Nosy little thing. But he was amused by her insistence rather than annoyed. After they’d settled in the swing, she asked a million questions, offered suggestions and generally entertained the hell out of him. She was sweet and funny and real.
Talk shifted to their families. Kimi spoke of her mother’s health problems with detachment, but Cal didn’t blame her. It sounded as if there’d been a disconnect between mother and youngest daughter for more than half of Kimi’s life. She said even less about her father. She did talk about her brothers, and seemed both resigned and grateful that she wasn’t closer to them.
“What about your mom?” she prompted.
“She died suddenly when me’n Carse were eighteen. Dad turned his grief into anger and somehow that ended up aimed at us.”
“That stinks.”
“Yeah. I guess Dad didn’t consider that we’d lost something too. After six months of dealin’ with that shit, Carson decided we needed to move out on our own.”

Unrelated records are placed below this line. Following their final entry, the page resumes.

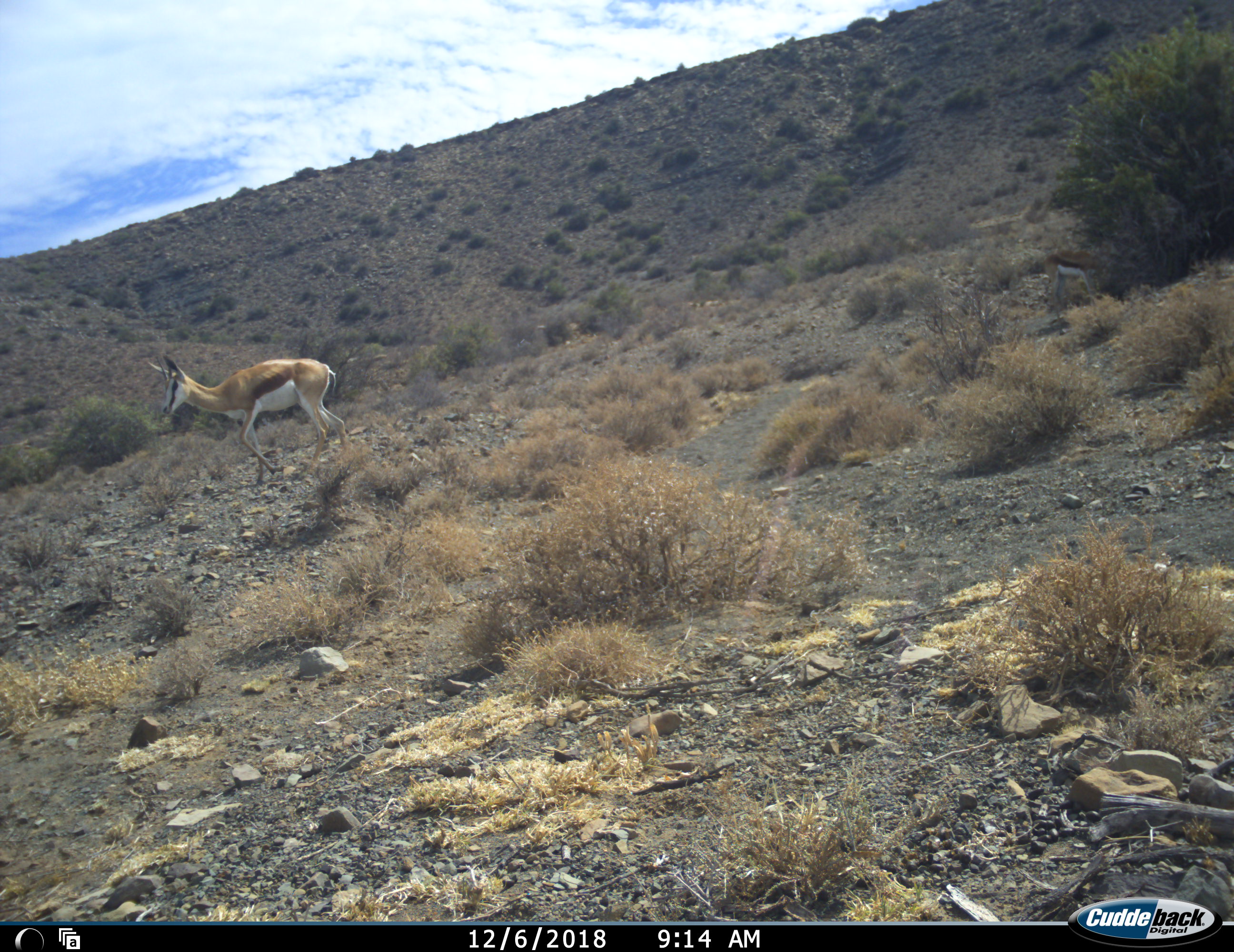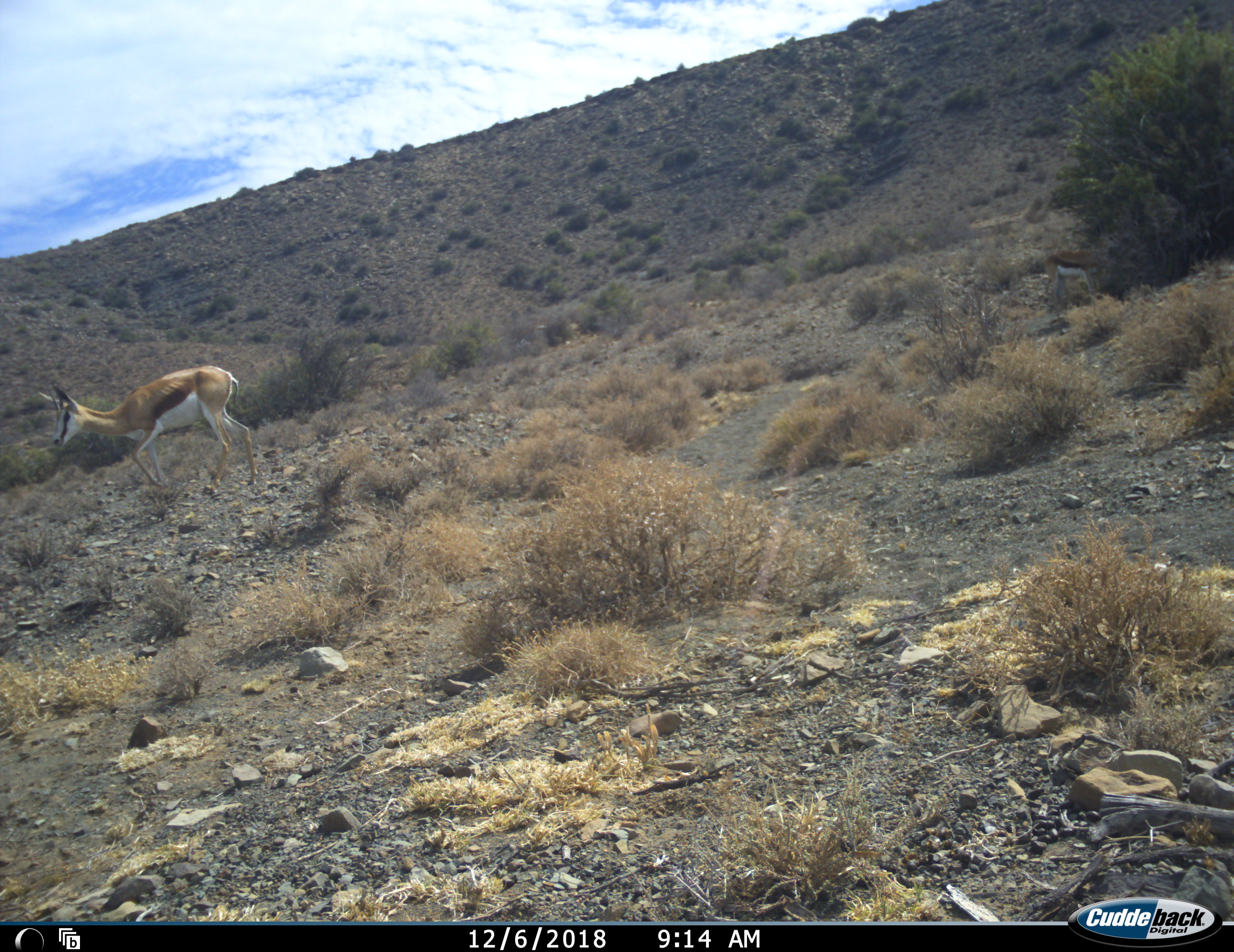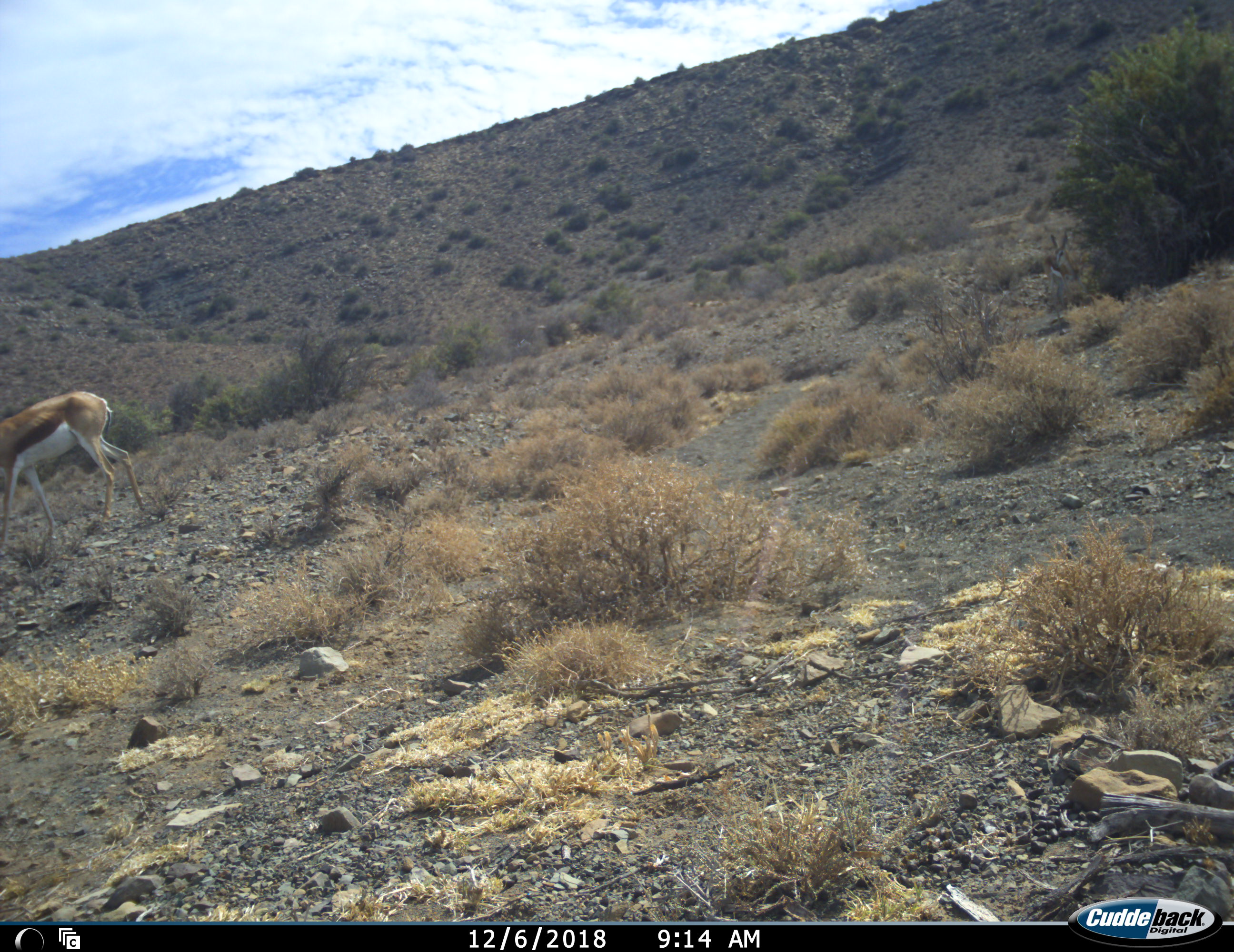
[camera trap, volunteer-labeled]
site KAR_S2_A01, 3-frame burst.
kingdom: Animalia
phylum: Chordata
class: Mammalia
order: Artiodactyla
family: Bovidae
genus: Antidorcas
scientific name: Antidorcas marsupialis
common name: springbok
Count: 1.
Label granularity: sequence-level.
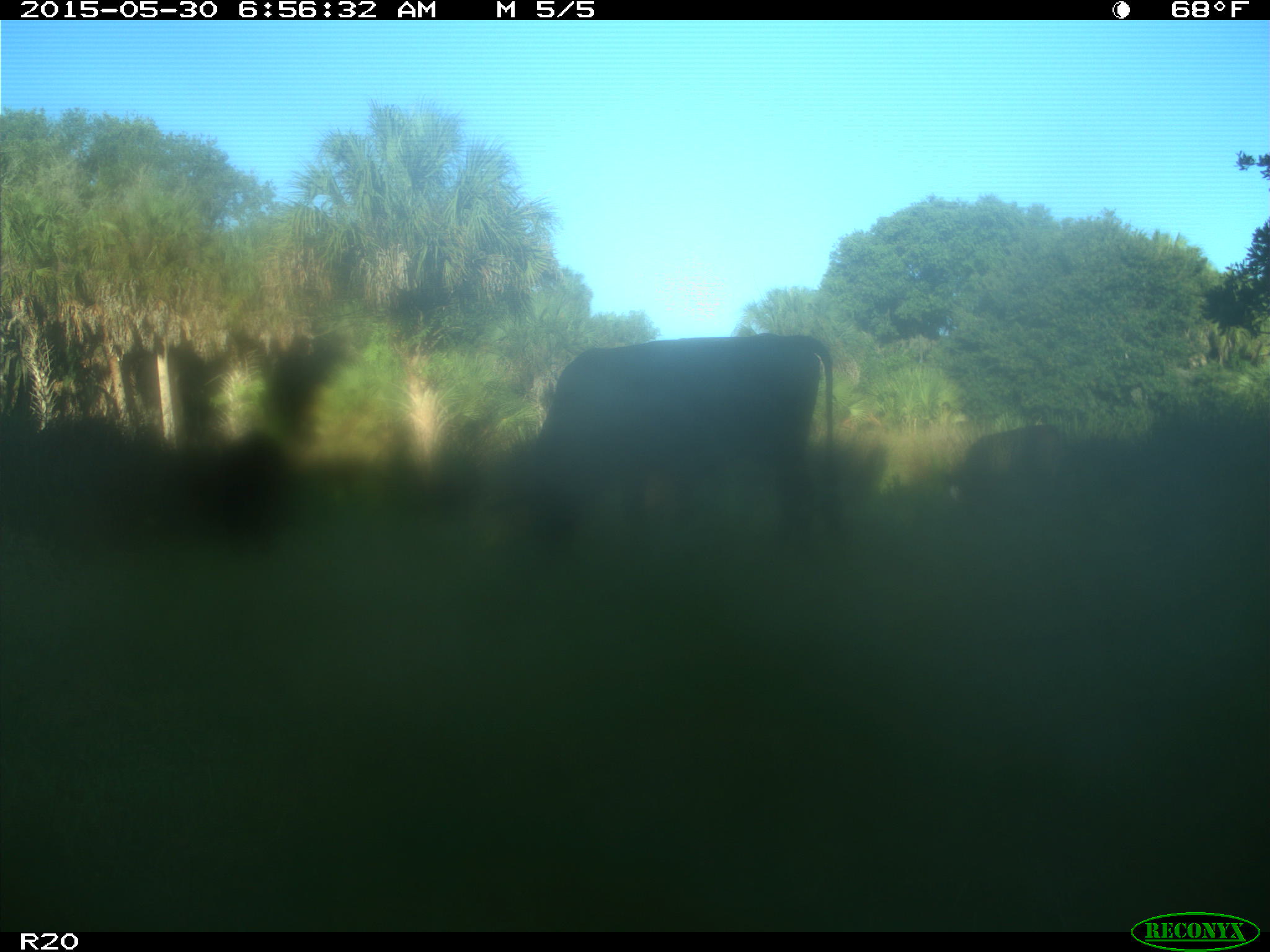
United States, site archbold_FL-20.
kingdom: Animalia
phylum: Chordata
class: Mammalia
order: Artiodactyla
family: Bovidae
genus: Bos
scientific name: Bos taurus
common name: domestic cow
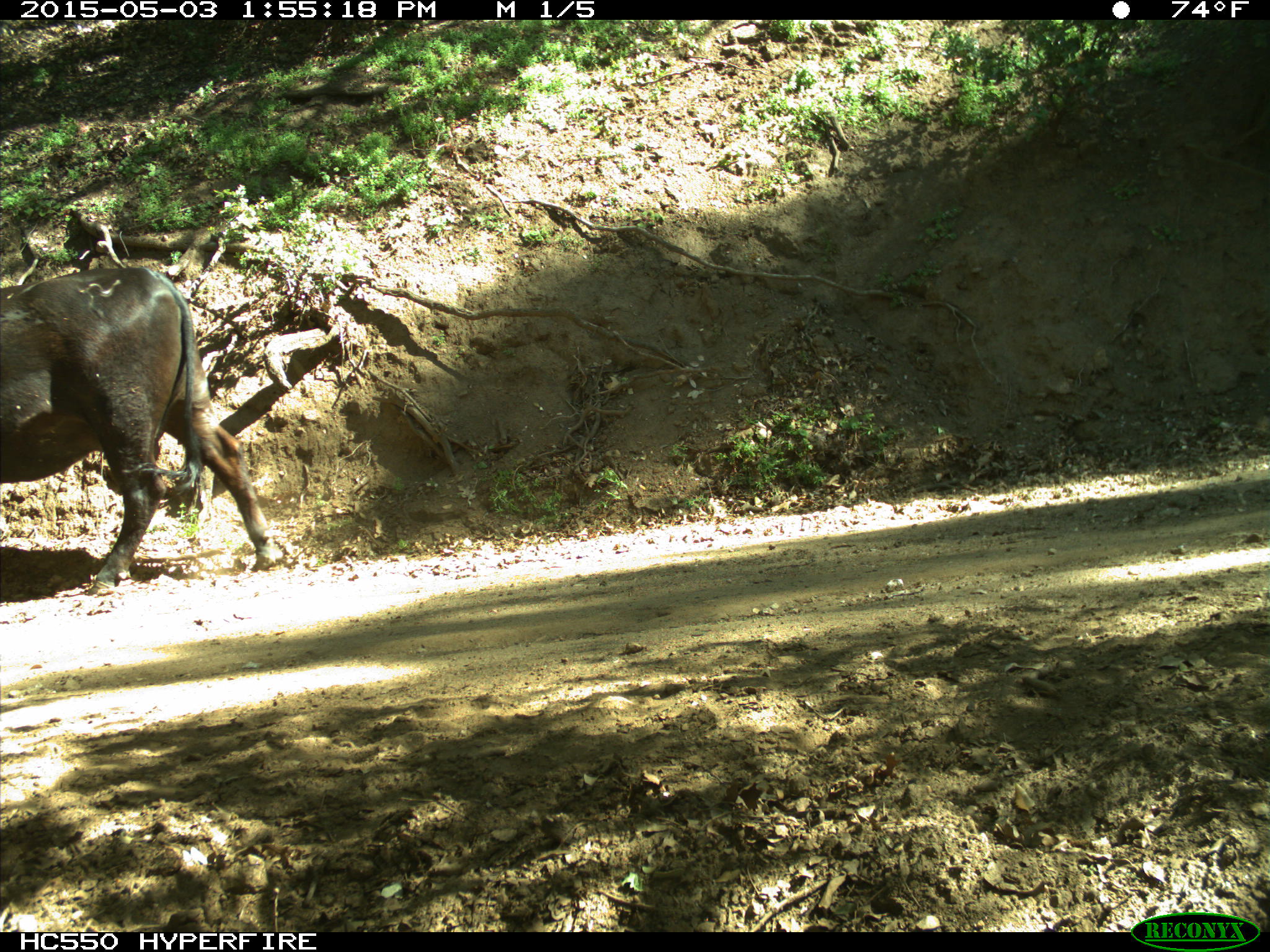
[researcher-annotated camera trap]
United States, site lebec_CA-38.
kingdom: Animalia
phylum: Chordata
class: Mammalia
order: Artiodactyla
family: Bovidae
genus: Bos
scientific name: Bos taurus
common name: domestic cow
Bos taurus (domestic cow).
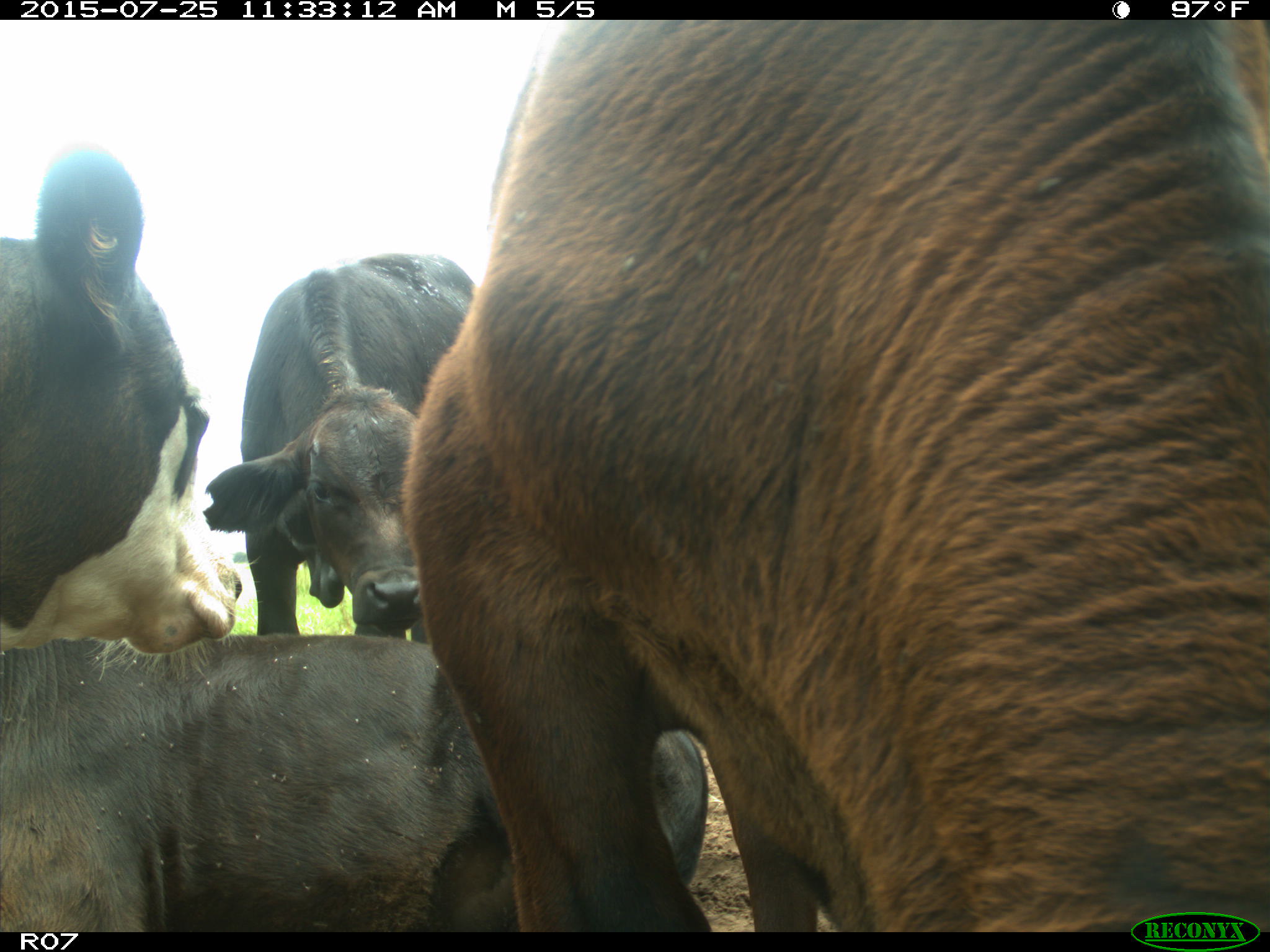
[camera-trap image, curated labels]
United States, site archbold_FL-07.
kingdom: Animalia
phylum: Chordata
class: Mammalia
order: Artiodactyla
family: Bovidae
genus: Bos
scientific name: Bos taurus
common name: domestic cow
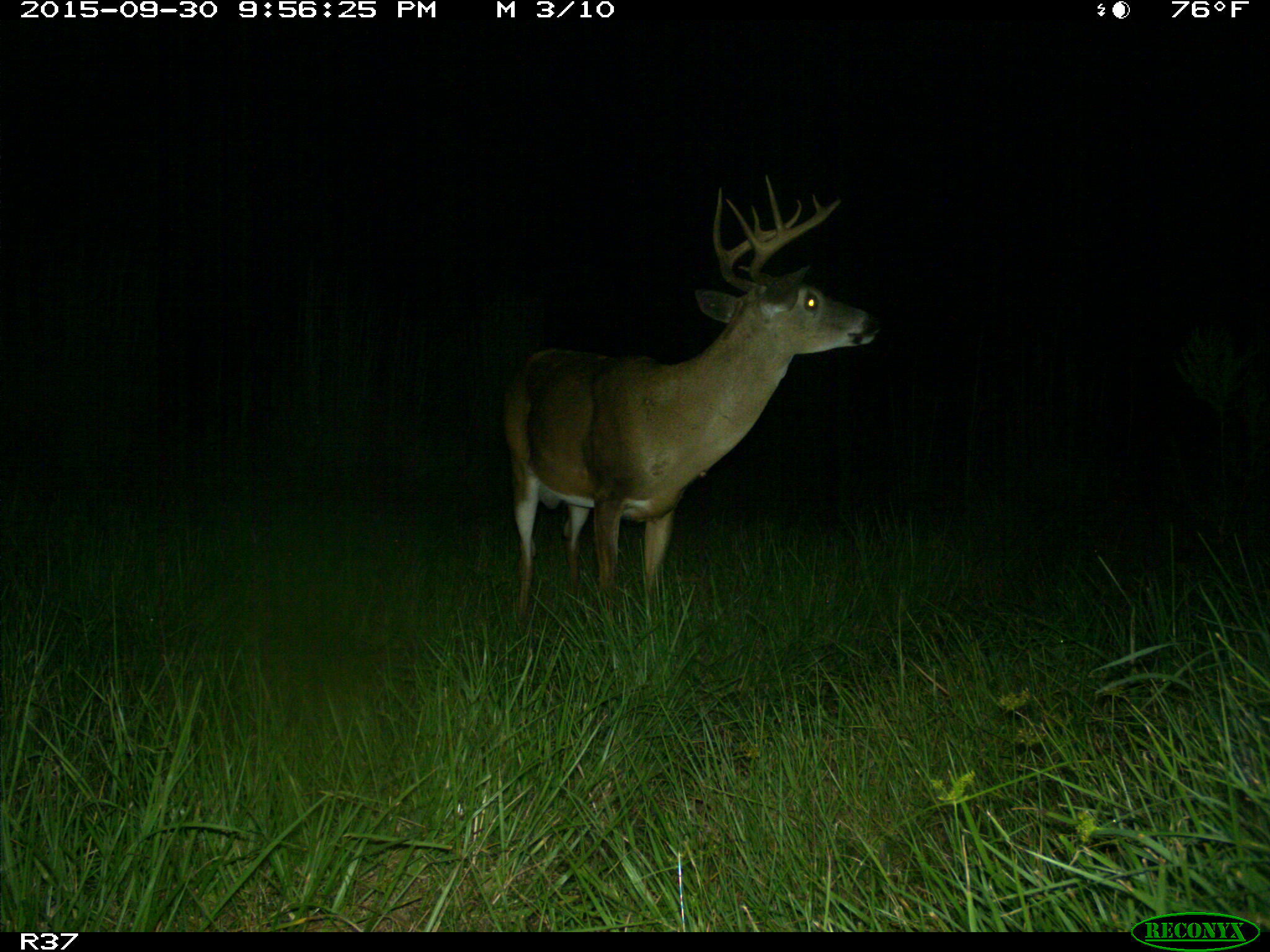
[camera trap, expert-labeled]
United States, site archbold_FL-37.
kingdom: Animalia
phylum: Chordata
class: Mammalia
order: Artiodactyla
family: Cervidae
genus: Odocoileus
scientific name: Odocoileus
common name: deer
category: unidentified deer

The chains on the swing creaked as they set it to moving again.
“We?” she asked.
“Yep. The McKay twins are a matched set.”
“Do you do everything your brother wants?” Right after Kimi said it, she tensed, as if she expected him to bristle.
“Usually. Not because I ain’t got a backbone or my own opinion, but because he’s usually right. Our dad might be in charge, but Carson sees the whole picture. What’s important now and how it’ll change years down the road. I ain’t gonna argue with him just to show my ignorance like our brother Casper does. But if Carson is in the wrong, I ain’t afraid to tell him so.”
“You two don’t have problems? Get into fistfights? Refuse to talk to one another?”
He shrugged. “Not really. At least not about ranch stuff. Some folks think I oughta have resentment for Carson bein’ in charge when he’s just a few minutes older. But the truth is, I’d defer to him even if I was a few years older. His gut feeling ain’t ever been wrong. And that makes it easier on me, to be honest. Not everyone is cut out to give orders.” He took another drink of whiskey, surprised to see it was gone. He’d been pacing himself and by his count they’d been out here two hours.
“I know what you mean. At the shop, Carolyn takes the initiative in creating new styles and she loves all aspects of sewing. Whereas I… It doesn’t interest me. I mean, I’m competent. I do what I’m told with no problem, but Aunt Hulda accepts my limitations. She doesn’t expect me to be exactly like Carolyn. But when I come back here, that’s the only expectation everyone else in my family has—why can’t you be more like Carolyn?” Kimi drained her root beer. She plucked his glass out of his hand and gently set both empties in the grass.